Lance Dutson: First, Bill Clinton has a secret meeting with Attorney General Loretta Lynch. Then, FBI Director James Comey lets Hillary Clinton off the hook for what he described as “extremely careless” handling of her email. It looks like Bill Clinton’s silver tongue got the family out of another jam. Gotta love that blind justice.
Steven Biel: Please. James Comey is a registered Republican who gave max donations to John McCain and Mitt Romney. Plus, he has a sterling track record of prosecutorial integrity. Now you trash his reputation because he wouldn’t go along with your political hit job? Sad!
Lance: Funny, I remember how dozens of people with similar resumes saw their credibility spontaneously combust in the ’90s. Some of the most respected statesmen and women, including our own Bill Cohen, stood by Bill Clinton when he said “I did not have sexual relations with that woman.” But this time the public gets the joke. She screwed up, she lied about it, and now she’s getting special treatment.
Steven: Special treatment? Colin Powell used personal email as secretary of state, and no one cared. The George W. Bush White House deleted 22 million emails, and no one cared. The truth is, Clinton’s email is the most overblown phony scandal since TravelGate. Remember that one? No one else does, either.
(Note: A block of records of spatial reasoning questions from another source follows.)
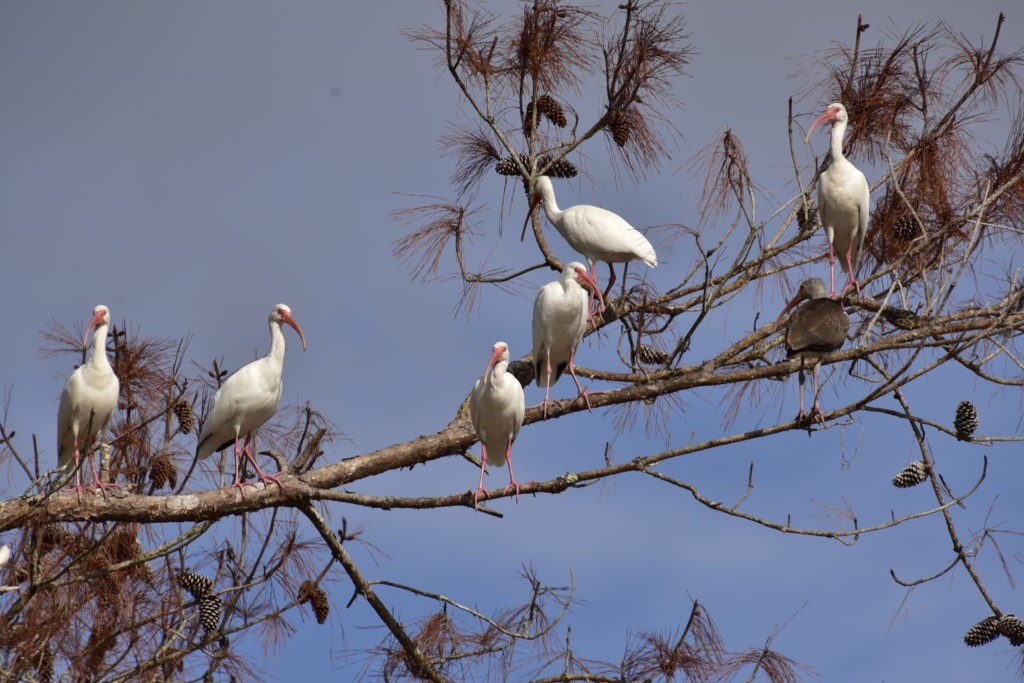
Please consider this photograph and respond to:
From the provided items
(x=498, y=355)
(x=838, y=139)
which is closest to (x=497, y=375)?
(x=498, y=355)

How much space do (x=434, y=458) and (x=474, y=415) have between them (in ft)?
1.09

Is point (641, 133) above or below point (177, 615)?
above

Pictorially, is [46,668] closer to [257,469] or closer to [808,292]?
[257,469]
Lance: Of course. As Hillary said, “What difference does it make?” It’s just sex with an intern in the Oval Office. It’s just lying to the American people. It’s just classified emails illegally funneled to a private server that was wiped clean before investigators could see it. No big deal to the Clintons, but these things bother voters because we all know we would get fired or prosecuted if we did the same things.
Steven: Let’s dispense with this fiction that she got special treatment. To quote FBI Director Comey: “You know what would be a double standard? If she were prosecuted.” Jason Chaffetz, the House Oversight Committee chairman who’s now leading the attacks on Clinton, literally has his Gmail address on his congressional business card! You and I know staff and elected officials on Capitol Hill and Augusta who use personal email for work. And they do it for exact same reason Clinton did — to keep private things private.
Lance: I’m sorry, it’s just not true that “everyone does it.” Take Gen. David Petraeus. He managed to combine two Clinton trademarks into one — he broke the email rules with a woman he was having an affair with. And even though he was a celebrated war hero, he paid the price.
Steven: Comey shot down that comparison in front of Congress. Petraeus knowingly gave a huge trove of secret material to a biographer for personal profit and then lied to the FBI about it.
Lance: So if she didn’t do anything wrong, why didn’t she just tell the truth? She said there were no classified documents on her email, but there were. She said she saved all her work emails, but she didn’t. It all adds to the impression that she is either a dingdong or she’s dishonest.
Steven: I agree it’s a political problem, and I don’t particularly buy that she “did it for convenience.” My gut is that she did it because she didn’t want a replay of Ken Starr describing her husband’s bodily fluids on the front page of The New York Times. But politically she couldn’t say that either.
Lance: Actually, she could have. If there’s one thing Trump has proven, it’s that candor is gold right now. Instead she let it get to the brink of indictment, and that’s just bad politics.
Steven: Then again, she’s had one of the longest and most impactful careers in public life of the last 50 years and is on the verge of becoming the first woman ever elected president of the United States. So maybe she’s not such a dingdong.
Lance: She’s certainly been impactful, and unfortunately a big part of her impact has been to contribute to a massive erosion of public trust.
Steven Biel is former campaign director for MoveOn.org and president of the Portland-based political consulting firm Steven Biel Strategies. Lance Dutson, a principal of Red Hill Strategies, is a Republican communications consultant. He has served on the campaign teams of U.S. Sens. Susan Collins and Kelly Ayotte, as well as the Maine Republican Party.